I ran pensacola beach last week (friday I think) looking for anything with a fly rod. Saw nothing. No bobos, no redfish, no shark, no pomp, no nothing...... I went back to the woods.


----------



## Chris V (Oct 18, 2007)

Hadn't heard anything of them out of perdido pass. Then again there hasn't been a lot of fishing effort in the past week or so due to wind.


----------



## CaptHarry (Oct 13, 2007)

I ran out of Pensacola Pass last Monday afternoon. Nada. It was a little rough, but jumped through Caucus Shoals NC style up against the beach, and ran West almost to the start of the condos for nothing but dirty water. I then Headed SE 9 miles out to some wrecks, nada. (Couple of wrecks looked to have fish on them)Went a little further out nada. Ran along wrecks back toward the East and eventually backNorth to some Wrecksa few miles East of the pass. Never saw a bobo anywhere. Wind really ramped up and headed in. Worked the Pass for a while, nada. 

Istop and look out over Pensacola Pass every morning and afternoon on my way to and fromwork. Saw some birds working the East side of thePass this afternoon, but I couldn't tell if they were working fish or comorants. I had not seen that in a few weeks.

MaybeI can run out of Pensacola Pass this weekend headingWest, you head East from Perdido Pass and we can cover it all quickly.

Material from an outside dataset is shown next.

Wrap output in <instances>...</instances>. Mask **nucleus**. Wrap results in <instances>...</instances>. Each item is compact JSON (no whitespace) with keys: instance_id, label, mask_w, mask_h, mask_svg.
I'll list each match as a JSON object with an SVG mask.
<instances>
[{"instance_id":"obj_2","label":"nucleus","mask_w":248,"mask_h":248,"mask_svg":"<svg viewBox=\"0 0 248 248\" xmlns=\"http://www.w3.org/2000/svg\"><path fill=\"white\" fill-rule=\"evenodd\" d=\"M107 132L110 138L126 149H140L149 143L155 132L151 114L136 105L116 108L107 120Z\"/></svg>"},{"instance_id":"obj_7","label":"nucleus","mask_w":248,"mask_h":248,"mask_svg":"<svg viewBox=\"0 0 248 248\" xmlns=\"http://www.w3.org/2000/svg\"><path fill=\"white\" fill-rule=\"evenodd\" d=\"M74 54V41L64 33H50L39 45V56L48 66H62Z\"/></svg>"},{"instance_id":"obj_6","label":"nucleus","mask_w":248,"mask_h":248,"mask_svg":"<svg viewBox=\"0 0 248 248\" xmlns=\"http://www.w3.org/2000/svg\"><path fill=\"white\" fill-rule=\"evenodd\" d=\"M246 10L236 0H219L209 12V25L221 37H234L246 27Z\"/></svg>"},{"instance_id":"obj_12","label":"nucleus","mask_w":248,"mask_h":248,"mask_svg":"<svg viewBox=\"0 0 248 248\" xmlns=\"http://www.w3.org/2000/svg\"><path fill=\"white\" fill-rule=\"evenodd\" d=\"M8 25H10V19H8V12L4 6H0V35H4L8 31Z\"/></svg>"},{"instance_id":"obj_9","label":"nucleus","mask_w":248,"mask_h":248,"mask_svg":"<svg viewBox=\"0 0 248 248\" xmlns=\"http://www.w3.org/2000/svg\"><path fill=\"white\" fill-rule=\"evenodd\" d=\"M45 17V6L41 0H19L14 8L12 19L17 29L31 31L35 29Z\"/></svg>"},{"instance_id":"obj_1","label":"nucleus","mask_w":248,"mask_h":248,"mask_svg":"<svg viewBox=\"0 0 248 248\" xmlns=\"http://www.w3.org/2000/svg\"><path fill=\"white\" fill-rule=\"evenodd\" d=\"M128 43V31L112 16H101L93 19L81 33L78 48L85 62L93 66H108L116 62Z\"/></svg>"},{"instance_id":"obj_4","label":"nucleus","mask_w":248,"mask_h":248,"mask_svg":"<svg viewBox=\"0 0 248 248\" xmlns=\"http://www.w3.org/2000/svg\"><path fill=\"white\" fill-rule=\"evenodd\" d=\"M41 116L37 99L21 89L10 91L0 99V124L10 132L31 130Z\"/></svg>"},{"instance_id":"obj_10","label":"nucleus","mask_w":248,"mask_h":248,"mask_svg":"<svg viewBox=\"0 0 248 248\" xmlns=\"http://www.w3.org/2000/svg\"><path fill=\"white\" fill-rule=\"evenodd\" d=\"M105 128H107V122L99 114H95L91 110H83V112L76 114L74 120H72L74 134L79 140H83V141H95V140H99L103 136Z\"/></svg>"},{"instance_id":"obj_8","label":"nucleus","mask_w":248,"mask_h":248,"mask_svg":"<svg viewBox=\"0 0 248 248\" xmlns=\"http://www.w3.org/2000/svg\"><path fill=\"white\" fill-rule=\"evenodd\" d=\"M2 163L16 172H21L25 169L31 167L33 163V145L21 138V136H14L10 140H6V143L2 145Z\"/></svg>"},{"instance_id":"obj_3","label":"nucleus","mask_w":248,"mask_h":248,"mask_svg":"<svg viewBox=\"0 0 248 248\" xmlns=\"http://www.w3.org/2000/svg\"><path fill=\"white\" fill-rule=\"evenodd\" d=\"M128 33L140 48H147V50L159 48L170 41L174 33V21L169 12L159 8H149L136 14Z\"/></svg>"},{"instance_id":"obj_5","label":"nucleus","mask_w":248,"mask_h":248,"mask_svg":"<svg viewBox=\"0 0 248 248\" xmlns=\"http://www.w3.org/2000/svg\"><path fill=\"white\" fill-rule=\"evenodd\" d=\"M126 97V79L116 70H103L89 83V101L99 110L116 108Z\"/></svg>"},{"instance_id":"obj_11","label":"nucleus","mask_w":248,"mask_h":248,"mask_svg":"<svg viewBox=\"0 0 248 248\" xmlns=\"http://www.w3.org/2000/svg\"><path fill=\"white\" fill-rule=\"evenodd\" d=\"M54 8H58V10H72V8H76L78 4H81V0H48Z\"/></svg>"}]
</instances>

Fly wise, I usually go small to match the blood minnows. But honestly I had one eat a big @$$ tarpon toad and a big menhaden pattern as well this year. I usually just try to match a size bigger than what they are eating. Problem is, there is no bait around. I think the cold snap pushed the bait waaaaaaay offshore maybe.

L8, Harry


----------



## asago (Nov 11, 2008)

Thanks for the info Harry. I will definitely let you know when/where I see some - it's nice to have another set of eyes out there.


----------



## Hunter (Sep 16, 2009)

Ok well if we can make it out there we will head out the Perdido pass and head east.maybe they will be out there.


----------